What the task asks: Who wrote the 2014 paper cited in the Plackett-Luce demo text below? Name every author.

Selected extract:
▼

Matlab/Octave demo - Bayesian Nonparametric (mixture of) Plackett-Luce for ranking data
This Matlab/Octave script provides a demo on the Bayesian nonparametric Plackett-Luce model described in (Caron et al., 2014), for analysing partial ranking data consisting of ordered lists of top-m items among a very large, potentially unbounded set of objects. This demo is in three parts:
- The first part reproduces some figures of the paper
- The second part samples from the nonparametric Plackett-Luce model and runs a MCMC sampler to estimate the weights associated to items and other parameters of the model
- The third part samples from the nonparametric mixture of Plackett-Luce model and runs a MCMC sampler to estimate the clustering of the lists, weights associated to items within each cluster and other parameters of the model
F. Caron, Y.W. Teh, T.B. Murphy. Bayesian nonparametric Plackett-Luce models for the analysis of preferences for college degree programmes. The Annals of Applied Statistics, vol. 8, no2, 1145-1181, 2014. Download paper.

▲

Entries:
▼

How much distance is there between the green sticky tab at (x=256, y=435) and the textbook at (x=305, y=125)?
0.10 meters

▲
▼

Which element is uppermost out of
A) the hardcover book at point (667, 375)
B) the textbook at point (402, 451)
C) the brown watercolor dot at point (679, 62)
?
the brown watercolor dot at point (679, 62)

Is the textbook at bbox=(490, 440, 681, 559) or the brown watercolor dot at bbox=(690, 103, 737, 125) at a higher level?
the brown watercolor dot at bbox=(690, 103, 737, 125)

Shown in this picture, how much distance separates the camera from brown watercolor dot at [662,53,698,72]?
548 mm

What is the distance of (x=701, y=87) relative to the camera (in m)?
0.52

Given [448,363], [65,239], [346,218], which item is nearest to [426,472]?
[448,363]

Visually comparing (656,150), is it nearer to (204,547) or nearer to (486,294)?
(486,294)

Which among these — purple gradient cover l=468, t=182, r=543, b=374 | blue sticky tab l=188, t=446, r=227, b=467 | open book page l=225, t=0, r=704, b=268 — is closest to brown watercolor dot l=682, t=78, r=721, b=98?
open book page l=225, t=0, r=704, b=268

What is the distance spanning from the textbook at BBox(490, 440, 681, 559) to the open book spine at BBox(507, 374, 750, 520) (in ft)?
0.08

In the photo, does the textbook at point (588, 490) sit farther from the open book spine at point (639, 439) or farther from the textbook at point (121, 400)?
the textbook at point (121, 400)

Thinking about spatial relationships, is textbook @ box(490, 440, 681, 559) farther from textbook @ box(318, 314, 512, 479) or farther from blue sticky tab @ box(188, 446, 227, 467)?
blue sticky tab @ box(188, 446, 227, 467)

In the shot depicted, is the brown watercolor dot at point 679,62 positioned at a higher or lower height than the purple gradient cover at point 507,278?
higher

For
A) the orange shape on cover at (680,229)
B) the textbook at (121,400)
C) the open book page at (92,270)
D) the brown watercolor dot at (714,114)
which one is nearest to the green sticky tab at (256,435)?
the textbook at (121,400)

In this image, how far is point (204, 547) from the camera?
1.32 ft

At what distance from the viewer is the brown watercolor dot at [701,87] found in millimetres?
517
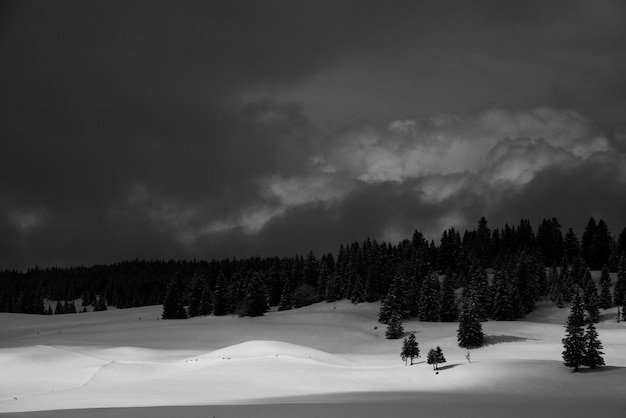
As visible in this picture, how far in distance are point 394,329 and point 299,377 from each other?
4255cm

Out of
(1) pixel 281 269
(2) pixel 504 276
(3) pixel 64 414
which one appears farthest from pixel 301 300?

▲
▼

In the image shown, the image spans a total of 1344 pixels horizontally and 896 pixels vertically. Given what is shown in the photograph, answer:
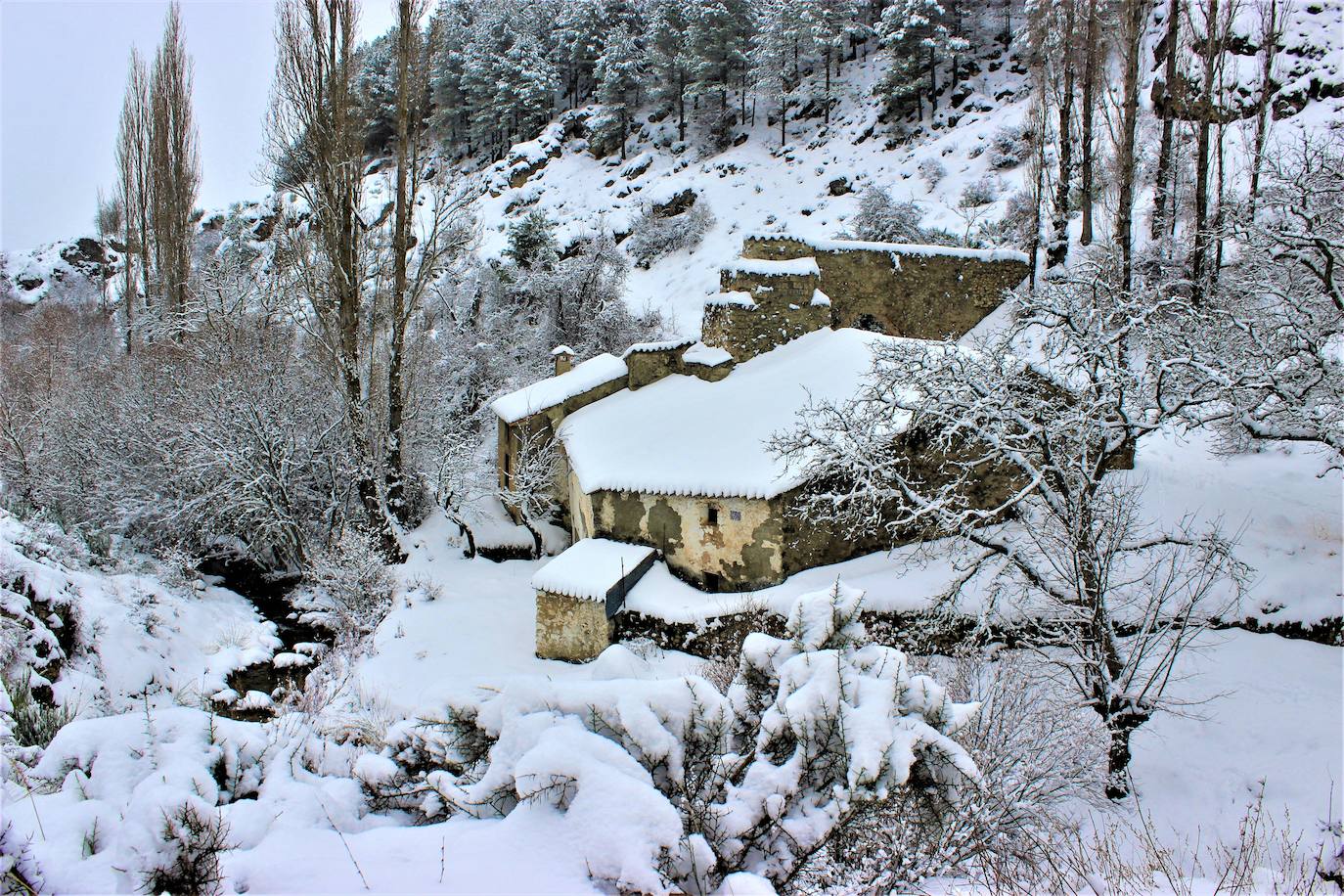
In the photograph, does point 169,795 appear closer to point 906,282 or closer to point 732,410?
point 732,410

▲

Exercise answer: F. Caron, Y.W. Teh, T.B. Murphy